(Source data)
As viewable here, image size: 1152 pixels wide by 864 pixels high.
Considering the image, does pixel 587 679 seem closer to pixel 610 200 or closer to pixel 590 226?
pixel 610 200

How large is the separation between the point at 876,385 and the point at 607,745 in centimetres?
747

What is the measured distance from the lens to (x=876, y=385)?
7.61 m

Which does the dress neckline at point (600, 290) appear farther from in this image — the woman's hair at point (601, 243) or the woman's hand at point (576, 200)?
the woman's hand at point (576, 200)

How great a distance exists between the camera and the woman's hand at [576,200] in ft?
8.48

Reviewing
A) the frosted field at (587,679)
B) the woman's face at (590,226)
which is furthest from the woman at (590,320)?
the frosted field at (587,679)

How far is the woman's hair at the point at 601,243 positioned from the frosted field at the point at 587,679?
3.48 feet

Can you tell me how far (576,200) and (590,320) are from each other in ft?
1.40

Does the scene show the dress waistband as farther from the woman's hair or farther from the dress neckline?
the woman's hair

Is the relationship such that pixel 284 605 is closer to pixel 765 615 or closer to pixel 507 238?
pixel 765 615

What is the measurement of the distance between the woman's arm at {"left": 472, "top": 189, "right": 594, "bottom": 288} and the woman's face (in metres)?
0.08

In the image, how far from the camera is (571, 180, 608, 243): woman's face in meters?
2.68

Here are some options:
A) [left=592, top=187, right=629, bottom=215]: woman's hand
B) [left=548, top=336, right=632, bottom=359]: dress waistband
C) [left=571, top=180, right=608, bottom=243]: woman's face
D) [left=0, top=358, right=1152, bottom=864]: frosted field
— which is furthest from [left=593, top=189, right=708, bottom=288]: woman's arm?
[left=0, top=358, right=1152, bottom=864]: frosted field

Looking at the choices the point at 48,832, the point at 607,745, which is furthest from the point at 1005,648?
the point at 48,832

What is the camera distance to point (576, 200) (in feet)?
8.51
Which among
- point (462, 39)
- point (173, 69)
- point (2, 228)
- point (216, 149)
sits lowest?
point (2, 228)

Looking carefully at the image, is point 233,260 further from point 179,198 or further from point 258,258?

▶ **Task requirements**: Retype every one of the records above without changing a single character.

▶ **Answer for the task**:
As viewable here, image size: 1152 pixels wide by 864 pixels high.
Considering the image, does pixel 587 679 seem closer to pixel 610 200 or closer to pixel 590 226?
pixel 610 200

How large is the separation between the point at 876,385 and the point at 607,745 in centimetres?
747

What is the measured distance from the lens to (x=876, y=385)?
7.61 m

Which does the dress neckline at point (600, 290) appear farther from in this image — the woman's hair at point (601, 243) or the woman's hand at point (576, 200)?
the woman's hand at point (576, 200)

How great a distance exists between the camera and the woman's hand at [576,200] in ft?
8.48

Reviewing
A) the frosted field at (587,679)
B) the woman's face at (590,226)
which is furthest from the woman at (590,320)?
the frosted field at (587,679)

How far is the woman's hair at the point at 601,243 positioned from the frosted field at the point at 587,679?
3.48 feet

Can you tell me how far (576,200) and (590,320) are from each other in ft?
1.40

Does the scene show the dress waistband as farther from the woman's hair or farther from the dress neckline?
the woman's hair

Is the relationship such that pixel 284 605 is closer to pixel 765 615 or closer to pixel 507 238?
pixel 765 615

What is the measurement of the distance between the woman's arm at {"left": 472, "top": 189, "right": 594, "bottom": 288} and the woman's face (in metres)?
0.08

In the image, how far from the camera is (571, 180, 608, 243): woman's face in meters?
2.68

Here are some options:
A) [left=592, top=187, right=629, bottom=215]: woman's hand
B) [left=548, top=336, right=632, bottom=359]: dress waistband
C) [left=571, top=180, right=608, bottom=243]: woman's face
D) [left=0, top=358, right=1152, bottom=864]: frosted field
— which is furthest from [left=593, top=189, right=708, bottom=288]: woman's arm?
[left=0, top=358, right=1152, bottom=864]: frosted field

Looking at the choices the point at 48,832, the point at 607,745, which is furthest from the point at 1005,648?
the point at 48,832

What is the camera distance to point (576, 200) (in feet)?
8.51
Which among
- point (462, 39)
- point (173, 69)
- point (2, 228)
- point (216, 149)
sits lowest?
point (2, 228)

Looking carefully at the image, is point 233,260 further from point 179,198 or further from point 258,258?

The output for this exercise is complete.